Often long and heavily plotted, John Irving's fiction regularly features troubled childhoods, violent maiming, sexual promiscuity, circuses, sports, religion, writers and writing, domesticated animals, travel and memory. Avenue of Mysteries sits right in the sweet spot of Irving's obsessions--and as with his past books, its imaginative storytelling overcomes its plot complexity and characters' often over-the-top behavior.
Irving tells a rambling story that moves in and out of chronological time. At 14 years old, Juan Diego lives in a shack with his younger sister, Lupe, and their suspected father, Rivera, outside Oaxaca, Mexico. They are the "dump kids," and Rivera the "dump jefe." Along the journey of Juan Diego's life, he and Lupe join a traveling Oaxacan circus, and Rivera accidently runs over Juan Diego's foot, giving him a permanent limp.
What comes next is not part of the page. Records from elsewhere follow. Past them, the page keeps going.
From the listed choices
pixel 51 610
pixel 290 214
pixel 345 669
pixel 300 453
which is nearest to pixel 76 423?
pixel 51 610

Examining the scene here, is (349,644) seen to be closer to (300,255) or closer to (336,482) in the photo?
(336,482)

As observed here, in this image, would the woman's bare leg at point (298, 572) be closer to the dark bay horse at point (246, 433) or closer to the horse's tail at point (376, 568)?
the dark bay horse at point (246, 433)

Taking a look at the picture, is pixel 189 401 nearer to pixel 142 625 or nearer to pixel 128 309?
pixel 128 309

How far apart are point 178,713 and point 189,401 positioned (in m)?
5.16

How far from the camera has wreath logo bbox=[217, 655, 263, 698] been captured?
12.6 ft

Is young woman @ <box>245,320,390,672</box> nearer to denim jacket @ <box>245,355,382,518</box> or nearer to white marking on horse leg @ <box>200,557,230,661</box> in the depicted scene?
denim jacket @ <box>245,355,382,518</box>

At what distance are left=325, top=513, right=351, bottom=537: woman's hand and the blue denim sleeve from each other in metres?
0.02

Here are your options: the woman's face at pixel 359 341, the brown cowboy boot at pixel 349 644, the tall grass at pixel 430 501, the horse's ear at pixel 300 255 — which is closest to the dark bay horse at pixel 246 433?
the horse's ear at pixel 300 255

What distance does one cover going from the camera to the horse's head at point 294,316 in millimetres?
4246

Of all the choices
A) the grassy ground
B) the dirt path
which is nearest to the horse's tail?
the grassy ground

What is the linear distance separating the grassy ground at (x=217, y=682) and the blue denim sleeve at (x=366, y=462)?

By the time he is 54, the novelist-protagonist Juan Diego is visiting Our Lady of Guadalupe Church in Manila, Philippines, ruminating on the many ghosts and memories from his past.
Juan Diego is an inspired character who provides Irving with a platform from which to explore the mysteries of growing old, of religious fanaticism and fantasy, of language, of companionship and love, and especially of writing. Regarding his maimed foot, Juan Diego thinks: "A cripple's life is one of watching others do what he can't do, not the worst option for a future novelist." From wherever it came, Irving's knack for telling a good story is as strong as ever. --Bruce Jacobs, founding partner, Watermark Books & Cafe, Wichita, Kan.